If it was stolen off them......and at the time they were Polish citizens, and now they are the children/grandchildren of same, they are just as entitled as the next Polish person to restitution.
I don't think we are dealing with theft here. Not by Poles, and not in all cases anyway. Poland was invaded by Germans, remember? Needless to say, after the war the rightful owners either owned ruins or they were dead.
Moreover, not only many properties were destroyed, but also the documentation proving ownership. The damage was done by Germans, not by Poles. This prsesents a difficult situation as there may be (and have already been) a lot of fraudulent claims.
I personally knew a group of NYC Jews who planned to claim some properties they used to own, but were not legaly elligible to get them back. Here's an example (true) story they told me (I will use fake names):
Ytzhak was a Polish Army officer before WW2. They family owned a large store in North East Poland. In 1938 they got the wind of troubles to come, so they sold the store, bought gold and a modest property in Warsaw. On September 1 when hell broke loose they went to Hungary and from there to France and finally the US, now mostly living around Great Neck, NY area.

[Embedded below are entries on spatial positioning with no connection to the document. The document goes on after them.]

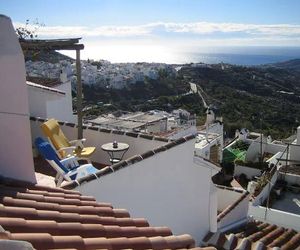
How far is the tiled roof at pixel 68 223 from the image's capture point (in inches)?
107

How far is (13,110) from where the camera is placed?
3.89 metres

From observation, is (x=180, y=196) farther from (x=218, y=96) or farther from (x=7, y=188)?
(x=218, y=96)

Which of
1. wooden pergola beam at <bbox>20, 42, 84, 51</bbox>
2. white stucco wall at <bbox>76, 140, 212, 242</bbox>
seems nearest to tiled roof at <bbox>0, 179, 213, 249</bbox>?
white stucco wall at <bbox>76, 140, 212, 242</bbox>

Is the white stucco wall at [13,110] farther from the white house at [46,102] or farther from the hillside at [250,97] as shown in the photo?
the hillside at [250,97]

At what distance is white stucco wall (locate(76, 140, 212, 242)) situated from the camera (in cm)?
559

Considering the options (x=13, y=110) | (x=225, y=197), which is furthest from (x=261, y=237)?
(x=13, y=110)

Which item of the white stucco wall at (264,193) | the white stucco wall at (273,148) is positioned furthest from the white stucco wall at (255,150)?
the white stucco wall at (264,193)

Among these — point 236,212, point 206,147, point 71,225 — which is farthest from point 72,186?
point 206,147

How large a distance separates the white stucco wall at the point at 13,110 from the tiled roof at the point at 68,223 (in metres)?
0.21

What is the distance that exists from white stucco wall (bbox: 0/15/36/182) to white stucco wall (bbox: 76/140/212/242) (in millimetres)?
1177

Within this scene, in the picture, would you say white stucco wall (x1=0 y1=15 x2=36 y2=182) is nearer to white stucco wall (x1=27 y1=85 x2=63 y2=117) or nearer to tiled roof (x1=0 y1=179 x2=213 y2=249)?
tiled roof (x1=0 y1=179 x2=213 y2=249)

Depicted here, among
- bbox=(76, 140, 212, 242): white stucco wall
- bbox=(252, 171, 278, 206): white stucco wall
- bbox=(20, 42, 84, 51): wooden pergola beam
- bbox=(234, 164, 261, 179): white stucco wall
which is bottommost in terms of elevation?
bbox=(234, 164, 261, 179): white stucco wall

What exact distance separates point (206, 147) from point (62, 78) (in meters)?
7.44

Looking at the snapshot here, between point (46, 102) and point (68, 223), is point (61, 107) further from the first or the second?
point (68, 223)
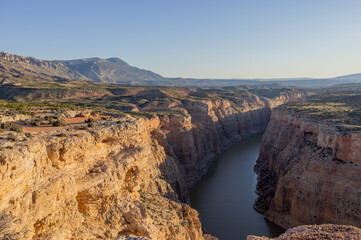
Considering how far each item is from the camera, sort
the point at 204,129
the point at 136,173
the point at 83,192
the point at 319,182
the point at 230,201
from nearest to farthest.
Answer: the point at 83,192
the point at 136,173
the point at 319,182
the point at 230,201
the point at 204,129

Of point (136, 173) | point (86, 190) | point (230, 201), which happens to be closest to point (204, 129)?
point (230, 201)

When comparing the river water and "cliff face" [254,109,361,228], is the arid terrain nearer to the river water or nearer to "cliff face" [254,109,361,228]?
"cliff face" [254,109,361,228]

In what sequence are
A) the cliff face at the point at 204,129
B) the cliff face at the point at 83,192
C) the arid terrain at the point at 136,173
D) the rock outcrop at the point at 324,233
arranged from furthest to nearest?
the cliff face at the point at 204,129, the arid terrain at the point at 136,173, the rock outcrop at the point at 324,233, the cliff face at the point at 83,192

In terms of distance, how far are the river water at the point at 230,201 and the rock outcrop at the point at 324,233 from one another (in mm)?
17020

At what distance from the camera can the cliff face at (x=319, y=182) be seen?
2359cm

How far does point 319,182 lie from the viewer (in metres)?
25.8

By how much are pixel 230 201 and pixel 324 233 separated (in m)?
24.7

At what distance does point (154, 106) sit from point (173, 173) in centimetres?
2464

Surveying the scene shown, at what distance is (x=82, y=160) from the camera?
14227 mm

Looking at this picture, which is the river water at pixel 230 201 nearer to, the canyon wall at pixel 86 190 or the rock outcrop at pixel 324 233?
the canyon wall at pixel 86 190

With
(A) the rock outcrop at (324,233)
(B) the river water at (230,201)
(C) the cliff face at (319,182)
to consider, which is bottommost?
(B) the river water at (230,201)

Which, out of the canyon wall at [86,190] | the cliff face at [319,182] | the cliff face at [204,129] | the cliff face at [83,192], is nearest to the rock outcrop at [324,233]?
the canyon wall at [86,190]

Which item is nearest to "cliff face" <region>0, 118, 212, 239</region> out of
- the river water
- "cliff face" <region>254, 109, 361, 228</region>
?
the river water

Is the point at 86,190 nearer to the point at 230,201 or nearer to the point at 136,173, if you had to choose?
the point at 136,173
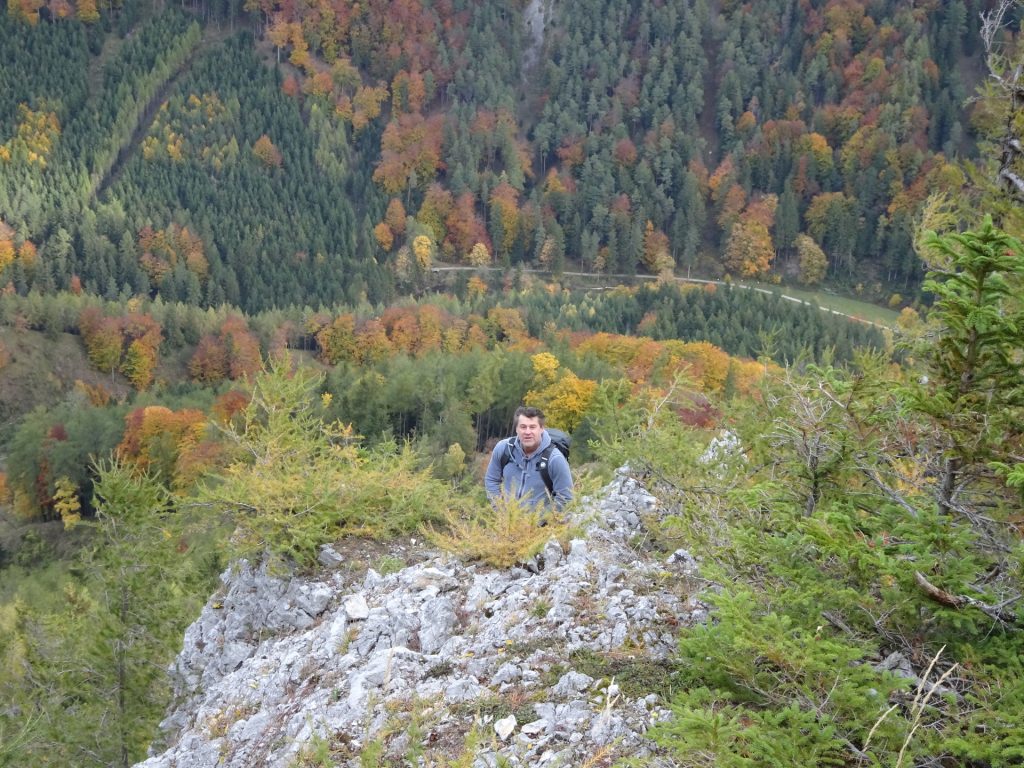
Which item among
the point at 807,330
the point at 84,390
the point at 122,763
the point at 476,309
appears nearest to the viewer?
the point at 122,763

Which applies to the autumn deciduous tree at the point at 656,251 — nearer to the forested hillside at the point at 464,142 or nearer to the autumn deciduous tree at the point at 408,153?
the forested hillside at the point at 464,142

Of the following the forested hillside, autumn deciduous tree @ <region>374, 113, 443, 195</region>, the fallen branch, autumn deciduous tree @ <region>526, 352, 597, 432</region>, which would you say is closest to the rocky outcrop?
the fallen branch

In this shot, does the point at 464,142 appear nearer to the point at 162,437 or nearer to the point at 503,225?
the point at 503,225

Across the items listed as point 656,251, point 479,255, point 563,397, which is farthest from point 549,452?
point 656,251

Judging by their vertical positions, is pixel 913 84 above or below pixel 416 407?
above

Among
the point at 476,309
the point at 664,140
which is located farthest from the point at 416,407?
the point at 664,140

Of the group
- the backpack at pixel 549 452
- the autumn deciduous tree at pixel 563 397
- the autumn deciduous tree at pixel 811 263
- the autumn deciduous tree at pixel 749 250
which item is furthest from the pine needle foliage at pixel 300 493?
the autumn deciduous tree at pixel 749 250

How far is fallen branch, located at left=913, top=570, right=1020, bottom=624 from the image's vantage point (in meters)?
4.78

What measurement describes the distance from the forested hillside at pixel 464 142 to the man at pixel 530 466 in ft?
404

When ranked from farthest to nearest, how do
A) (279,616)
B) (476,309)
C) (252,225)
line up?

When Poland, in 1989, finally shed the Soviet occupation, the country became open and free. In 1990 Ytzhak went to his original hometown and saw that the store was still there, and even being used as a store. All fixed up, taken care of and operational. Upon return the family decided they will pursue reparation claims for the property.
So here we have a deserter and a coward, who legally sold a property now trying to claim that property back as stolen. I don't know how these plans went since I left the US in 1991.
I don't know how isolated or prevalent the above was, is or would be if the 10,000 Israelis made calims for some properties. The point is that history hasn't been kind to this part of Europe and the whole proposition is open to a huge number of abuses and false claims. The only sure winners will be laweyrs.
Additionally, in Poland, since before WW2 there had been some regulations in regards to property ownership, which might make it hard to allow the original owners to claim those properties even under optimal circumastance (i.e. existing paperwork, documents, photographs etc). The regulation stated that a person becomes a legal owner of a property after a given number of years if:
- the person lived there in good faith (ie didn't know the property belonged to someone else)
- the person lived there in bad faith (ie was fully aware the property belonged to someone else)
The length of time required by the above differs but in both cases it is far shorter than the number of years after 1945. Not sure about the numbers now (or even if the regulation is still in force though)
The we have the building maintenance and care. How do you estimate the cost to maintain the building over the period of 60+ years. Modifications, additions, modernization. In some cases, I imagine, that cost could even exceed the value of the property.